More than any other professional sport, there's a certain romanticism about baseball and the season it's played in. While football's first few weekends signify #hoodieszn and the relief that comes with no longer drowning in sweat the moment you step out of the shower, soon enough your windows are shut and you're watching the NFL with the heat on. The NBA begins on Halloween, but by the time it's over it's paged through Thanksgiving, Christmas and Easter, and all the sudden it's warm again.
But baseball is summer. The majority of the MLB's obnoxiously long 162 game season takes place from May to September, when you're adorned in shorts, guzzling beers that have warmed by the time you've finished and participating in the constant murmur that makes a ballpark on a summer night feel like a living thing.
It's only right, then, with all these feelings being stirred and whipped around like batter, to have an object of your affection. Mine just so happens to be Andrew Miller.
Very few players in baseball make for appointment viewing. A plate appearance by Bryce Harper fits the bill, as does a fastball from Aroldis Chapman. The murderer's row of Josh Donaldson, Edwin Encarnacion and Jose Bautista work too. Those guys' presence feels like an event inside a sport that's nine inning format makes for good background fodder, or the alternate screen in our second screen society.

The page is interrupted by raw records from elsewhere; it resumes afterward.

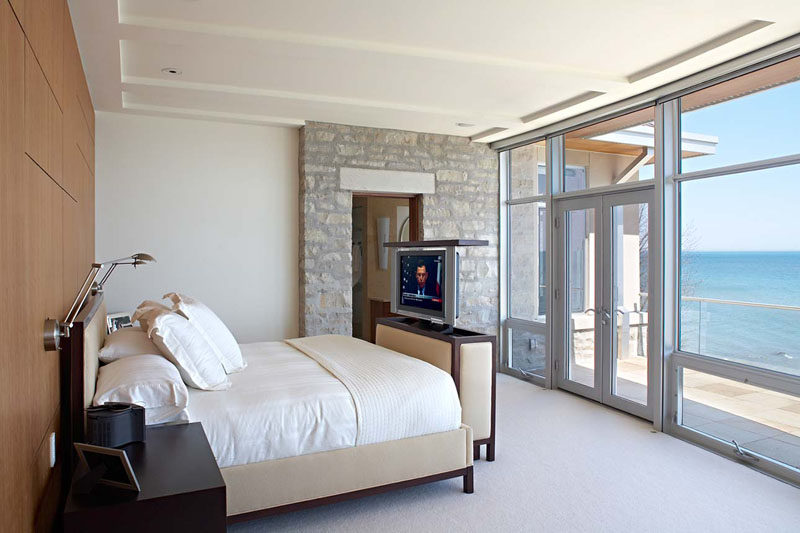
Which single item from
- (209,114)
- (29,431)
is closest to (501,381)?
(209,114)

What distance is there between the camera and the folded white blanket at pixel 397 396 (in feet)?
9.82

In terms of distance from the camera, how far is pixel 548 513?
311cm

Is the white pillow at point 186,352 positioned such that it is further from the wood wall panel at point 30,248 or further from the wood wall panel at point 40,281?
the wood wall panel at point 40,281

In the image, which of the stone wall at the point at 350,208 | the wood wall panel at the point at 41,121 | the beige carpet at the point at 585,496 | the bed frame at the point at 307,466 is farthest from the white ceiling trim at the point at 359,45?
the beige carpet at the point at 585,496

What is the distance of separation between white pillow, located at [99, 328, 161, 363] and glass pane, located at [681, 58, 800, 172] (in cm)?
398

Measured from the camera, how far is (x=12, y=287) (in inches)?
59.1

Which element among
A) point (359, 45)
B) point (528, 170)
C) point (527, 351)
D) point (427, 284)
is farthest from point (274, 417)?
point (528, 170)

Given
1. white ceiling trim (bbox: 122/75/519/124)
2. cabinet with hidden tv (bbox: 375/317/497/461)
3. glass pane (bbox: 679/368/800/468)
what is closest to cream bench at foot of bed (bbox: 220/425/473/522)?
cabinet with hidden tv (bbox: 375/317/497/461)

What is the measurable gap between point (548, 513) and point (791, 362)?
1932 mm

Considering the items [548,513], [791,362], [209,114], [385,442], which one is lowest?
[548,513]

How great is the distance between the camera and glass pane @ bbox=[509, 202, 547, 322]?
630 centimetres

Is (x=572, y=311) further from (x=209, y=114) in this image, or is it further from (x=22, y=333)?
(x=22, y=333)

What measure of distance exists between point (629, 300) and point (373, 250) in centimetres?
433

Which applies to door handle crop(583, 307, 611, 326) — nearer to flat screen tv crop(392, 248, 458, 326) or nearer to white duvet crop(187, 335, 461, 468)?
flat screen tv crop(392, 248, 458, 326)
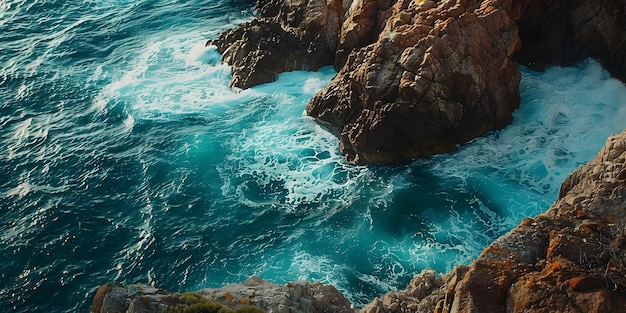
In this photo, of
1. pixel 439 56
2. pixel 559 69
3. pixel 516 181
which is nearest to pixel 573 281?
pixel 516 181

Andrew Miller, though, is a different sort of "must-see." Watching the 6-foot-7 southpaw reliever pitch is like achieving nirvana. It's like combing the sand in your zen garden. It's like watering your bonsai tree. Watching Andrew Miller pitch is like watching perfection in human form.
Let's start with his face. Andrew Miller's face is a mask, covering the rage and destruction that lurks behind it. It looks nice enough, cordial and welcoming, covered in a patchwork beard that makes you say "aw, good try." Only after a strikeout does Miller reveal his true self, a quick look at the demon with in. Then it's gone, and Miller goes back to being the person you'd strike up a conversation with at a cocktail party.
Let's talk about his windup. The way he hides the ball in his left hand until the second it's released, like a comet hurdling toward Earth, unseen until it's turned your house to dust. The leg kick that's half Michael Jackson, half Jackie Chan. The praying mantis body that works in perfect concert, each limb doing its part, no more and no less.
Let's talk about the pitches themselves, the beautiful crescendo of Miller's pitching opera. If you're a right-hander, Miller's pitch come bearing in on you with the same ferocity of a yellow jacket who wants a taste of your open Coke. If you're a left-hander, why bother even coming out of the dugout? 'Cause if you do that baseball will run away from you like a corrupt congresswoman on Purge night.
So yeah, watching Andrew Miller pitch is like listening to Frank Ocean for the very first time. Because Andrew Miller is perfect.